En vrai autodidacte, Paul-André s’est pris au jeu. Ses ouvrages sont notamment dédiés à Colmar, Turckheim, Kaysersberg, Eguisheim ou Strasbourg. « J’ai commencé par photographier tout ce qui me paraissait étrange, puis j’ai passé énormément de temps aux services des archives. C’est la partie la plus longue du travail que d’inventorier tout ce que l’on peut trouver sur telle ou telle maison ».

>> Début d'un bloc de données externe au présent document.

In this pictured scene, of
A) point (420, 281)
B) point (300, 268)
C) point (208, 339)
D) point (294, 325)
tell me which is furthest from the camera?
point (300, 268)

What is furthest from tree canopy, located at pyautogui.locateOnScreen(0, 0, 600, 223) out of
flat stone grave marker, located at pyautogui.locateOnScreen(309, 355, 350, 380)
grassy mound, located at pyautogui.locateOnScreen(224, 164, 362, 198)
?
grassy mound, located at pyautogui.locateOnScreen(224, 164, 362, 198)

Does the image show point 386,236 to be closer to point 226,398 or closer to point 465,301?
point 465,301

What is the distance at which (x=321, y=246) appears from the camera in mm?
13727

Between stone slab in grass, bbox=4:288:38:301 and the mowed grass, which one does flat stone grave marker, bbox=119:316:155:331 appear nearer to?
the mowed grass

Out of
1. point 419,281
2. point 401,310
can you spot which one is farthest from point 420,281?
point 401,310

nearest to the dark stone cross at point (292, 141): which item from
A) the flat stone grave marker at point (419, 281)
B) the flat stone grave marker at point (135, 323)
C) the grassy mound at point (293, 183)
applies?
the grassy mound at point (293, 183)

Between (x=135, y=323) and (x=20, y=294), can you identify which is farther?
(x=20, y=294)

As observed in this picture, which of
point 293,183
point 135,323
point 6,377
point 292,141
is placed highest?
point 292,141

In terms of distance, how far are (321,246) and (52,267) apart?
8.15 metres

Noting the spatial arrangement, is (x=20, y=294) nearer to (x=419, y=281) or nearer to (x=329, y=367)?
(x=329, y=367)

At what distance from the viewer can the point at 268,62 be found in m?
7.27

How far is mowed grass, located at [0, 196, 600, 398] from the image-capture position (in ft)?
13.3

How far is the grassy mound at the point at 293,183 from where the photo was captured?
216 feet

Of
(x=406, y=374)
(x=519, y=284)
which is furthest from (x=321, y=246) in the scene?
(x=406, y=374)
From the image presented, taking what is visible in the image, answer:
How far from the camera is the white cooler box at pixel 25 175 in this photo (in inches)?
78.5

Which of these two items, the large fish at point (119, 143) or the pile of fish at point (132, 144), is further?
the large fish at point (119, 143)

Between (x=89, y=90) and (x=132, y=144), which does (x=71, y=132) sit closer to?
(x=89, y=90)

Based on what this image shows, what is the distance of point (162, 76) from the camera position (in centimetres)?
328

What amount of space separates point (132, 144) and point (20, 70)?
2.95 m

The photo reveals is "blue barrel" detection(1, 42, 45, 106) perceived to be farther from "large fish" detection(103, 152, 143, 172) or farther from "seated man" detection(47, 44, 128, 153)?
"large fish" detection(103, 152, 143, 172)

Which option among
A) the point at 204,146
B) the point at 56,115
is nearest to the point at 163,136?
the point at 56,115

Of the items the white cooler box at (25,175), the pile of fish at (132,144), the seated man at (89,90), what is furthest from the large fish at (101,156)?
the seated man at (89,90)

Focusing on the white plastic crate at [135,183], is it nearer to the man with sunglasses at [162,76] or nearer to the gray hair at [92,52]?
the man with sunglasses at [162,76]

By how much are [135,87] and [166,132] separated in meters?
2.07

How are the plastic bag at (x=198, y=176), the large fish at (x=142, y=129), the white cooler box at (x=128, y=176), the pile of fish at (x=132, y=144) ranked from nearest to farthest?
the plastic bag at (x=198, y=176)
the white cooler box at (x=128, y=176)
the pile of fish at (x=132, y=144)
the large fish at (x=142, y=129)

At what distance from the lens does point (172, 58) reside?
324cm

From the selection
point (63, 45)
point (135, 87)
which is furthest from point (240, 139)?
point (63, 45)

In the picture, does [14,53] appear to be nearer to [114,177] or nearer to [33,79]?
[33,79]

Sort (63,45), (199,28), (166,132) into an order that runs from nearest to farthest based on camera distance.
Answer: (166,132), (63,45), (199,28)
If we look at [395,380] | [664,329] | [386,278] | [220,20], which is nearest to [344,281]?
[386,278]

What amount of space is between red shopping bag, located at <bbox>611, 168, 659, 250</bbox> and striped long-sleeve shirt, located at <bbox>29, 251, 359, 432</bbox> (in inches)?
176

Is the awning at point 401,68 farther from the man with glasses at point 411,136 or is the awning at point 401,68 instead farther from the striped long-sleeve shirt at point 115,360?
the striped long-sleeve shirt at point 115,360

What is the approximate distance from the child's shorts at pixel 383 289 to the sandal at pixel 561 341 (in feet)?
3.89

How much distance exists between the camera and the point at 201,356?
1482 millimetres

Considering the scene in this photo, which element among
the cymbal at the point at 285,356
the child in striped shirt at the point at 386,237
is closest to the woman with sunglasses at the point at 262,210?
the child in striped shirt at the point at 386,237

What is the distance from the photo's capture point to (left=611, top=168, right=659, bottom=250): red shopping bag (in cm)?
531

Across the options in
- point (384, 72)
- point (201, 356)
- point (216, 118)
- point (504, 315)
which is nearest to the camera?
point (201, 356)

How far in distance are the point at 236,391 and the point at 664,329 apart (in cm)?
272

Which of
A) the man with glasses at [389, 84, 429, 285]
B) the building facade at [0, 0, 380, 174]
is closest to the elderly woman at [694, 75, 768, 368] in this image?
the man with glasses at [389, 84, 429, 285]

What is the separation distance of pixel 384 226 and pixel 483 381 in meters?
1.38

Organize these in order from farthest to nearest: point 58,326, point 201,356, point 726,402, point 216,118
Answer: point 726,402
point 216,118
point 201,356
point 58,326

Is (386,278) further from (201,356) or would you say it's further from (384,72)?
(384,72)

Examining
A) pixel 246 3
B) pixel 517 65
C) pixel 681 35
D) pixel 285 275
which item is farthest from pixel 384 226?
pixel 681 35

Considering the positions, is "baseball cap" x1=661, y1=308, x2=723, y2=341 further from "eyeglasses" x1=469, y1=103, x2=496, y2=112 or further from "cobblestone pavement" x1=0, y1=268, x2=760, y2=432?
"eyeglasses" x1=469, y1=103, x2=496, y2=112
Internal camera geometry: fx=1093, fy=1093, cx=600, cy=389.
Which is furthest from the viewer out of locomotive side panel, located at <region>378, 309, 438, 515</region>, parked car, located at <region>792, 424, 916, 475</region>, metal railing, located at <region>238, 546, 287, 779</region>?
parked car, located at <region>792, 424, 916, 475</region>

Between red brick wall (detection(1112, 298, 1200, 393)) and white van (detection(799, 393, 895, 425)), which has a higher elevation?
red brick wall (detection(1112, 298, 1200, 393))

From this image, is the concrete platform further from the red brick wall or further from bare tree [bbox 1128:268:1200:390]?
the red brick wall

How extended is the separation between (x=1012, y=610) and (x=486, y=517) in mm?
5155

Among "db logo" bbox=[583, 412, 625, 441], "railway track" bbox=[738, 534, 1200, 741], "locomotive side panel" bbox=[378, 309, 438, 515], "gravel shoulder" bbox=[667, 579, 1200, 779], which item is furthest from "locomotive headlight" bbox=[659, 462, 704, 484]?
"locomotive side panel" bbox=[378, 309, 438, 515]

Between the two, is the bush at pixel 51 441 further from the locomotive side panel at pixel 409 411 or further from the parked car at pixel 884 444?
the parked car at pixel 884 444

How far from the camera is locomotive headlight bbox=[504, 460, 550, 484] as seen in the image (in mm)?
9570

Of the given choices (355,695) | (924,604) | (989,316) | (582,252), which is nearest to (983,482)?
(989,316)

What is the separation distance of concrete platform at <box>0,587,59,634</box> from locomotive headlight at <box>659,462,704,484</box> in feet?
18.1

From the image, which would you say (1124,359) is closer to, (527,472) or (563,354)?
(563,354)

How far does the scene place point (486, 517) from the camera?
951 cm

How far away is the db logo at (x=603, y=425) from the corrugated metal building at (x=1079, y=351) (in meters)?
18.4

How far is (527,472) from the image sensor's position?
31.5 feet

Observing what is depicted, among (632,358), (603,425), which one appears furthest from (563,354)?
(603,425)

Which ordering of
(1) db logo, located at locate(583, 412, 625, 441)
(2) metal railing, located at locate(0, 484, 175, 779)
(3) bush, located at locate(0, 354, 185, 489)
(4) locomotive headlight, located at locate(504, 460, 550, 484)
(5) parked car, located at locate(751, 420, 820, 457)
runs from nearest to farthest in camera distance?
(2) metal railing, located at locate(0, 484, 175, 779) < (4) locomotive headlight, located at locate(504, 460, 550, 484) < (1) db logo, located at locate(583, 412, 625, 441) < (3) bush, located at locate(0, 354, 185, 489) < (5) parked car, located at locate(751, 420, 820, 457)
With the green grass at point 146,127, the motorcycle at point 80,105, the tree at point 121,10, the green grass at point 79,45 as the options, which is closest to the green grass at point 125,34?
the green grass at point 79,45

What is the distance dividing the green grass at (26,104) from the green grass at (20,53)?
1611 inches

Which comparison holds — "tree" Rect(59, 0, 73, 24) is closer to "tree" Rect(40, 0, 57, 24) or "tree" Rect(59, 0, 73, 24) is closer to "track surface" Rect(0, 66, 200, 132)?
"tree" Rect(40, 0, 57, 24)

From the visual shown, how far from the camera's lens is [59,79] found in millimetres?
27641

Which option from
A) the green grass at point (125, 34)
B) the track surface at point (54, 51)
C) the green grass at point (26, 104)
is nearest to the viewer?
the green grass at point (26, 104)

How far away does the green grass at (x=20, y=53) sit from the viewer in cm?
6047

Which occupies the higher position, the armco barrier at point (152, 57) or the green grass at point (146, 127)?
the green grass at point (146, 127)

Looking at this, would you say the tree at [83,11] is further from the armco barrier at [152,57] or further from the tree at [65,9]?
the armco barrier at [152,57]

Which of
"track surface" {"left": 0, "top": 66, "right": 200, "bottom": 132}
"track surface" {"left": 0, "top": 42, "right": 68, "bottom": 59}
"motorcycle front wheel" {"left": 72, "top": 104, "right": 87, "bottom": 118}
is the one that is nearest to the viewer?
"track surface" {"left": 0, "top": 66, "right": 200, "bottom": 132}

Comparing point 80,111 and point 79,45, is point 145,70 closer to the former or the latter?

Consacré à Ribeauvillé, le premier ouvrage a rencontré un certain succès. « Donc j’ai continué ». Parfaitement germanophone, Paul-André Bechler décode, décrypte et traduit tous les textes en vieil allemand comme la plaque de bannissement apposé à la suite d’une révolte au XIVe siècle sur un immeuble de la rue des Marchands à Colmar. « Elle stipule justement que suite à ces révoltes contre le grand bailli, la bâtisse doit être rasée et que plus rien ne sera jamais reconstruit à sa place. Ce qui n’a pas été le cas puisque la plaque est apposée sur l’immeuble qui la remplace ! »
« De la logique, de l’observation, voire de la déduction »
À Colmar, il a du grain à moudre. Son premier guide dédié à la cité de Bartholdi compile 130 énigmes « qui permettent de découvrir l’itinéraire du circuit. C’est uniquement de la logique, de l’observation, voire de la déduction. Aucun besoin d’être calé en histoire ». La solution est systématiquement donnée en fin de livre « agrémentée d’une photo ». Cet opus s’est vendu « à des centaines d’exemplaires » chez Ruc, sur le site internet ou lors du salon du Livre. Et il fourmille de découvertes, même pour les Colmariens pur jus. « J’ai eu des retours de lecteurs qui se rendaient compte qu’ils ne connaissaient pas leurs rues ou qu’ils avaient appris à lever la tête grâce à moi ».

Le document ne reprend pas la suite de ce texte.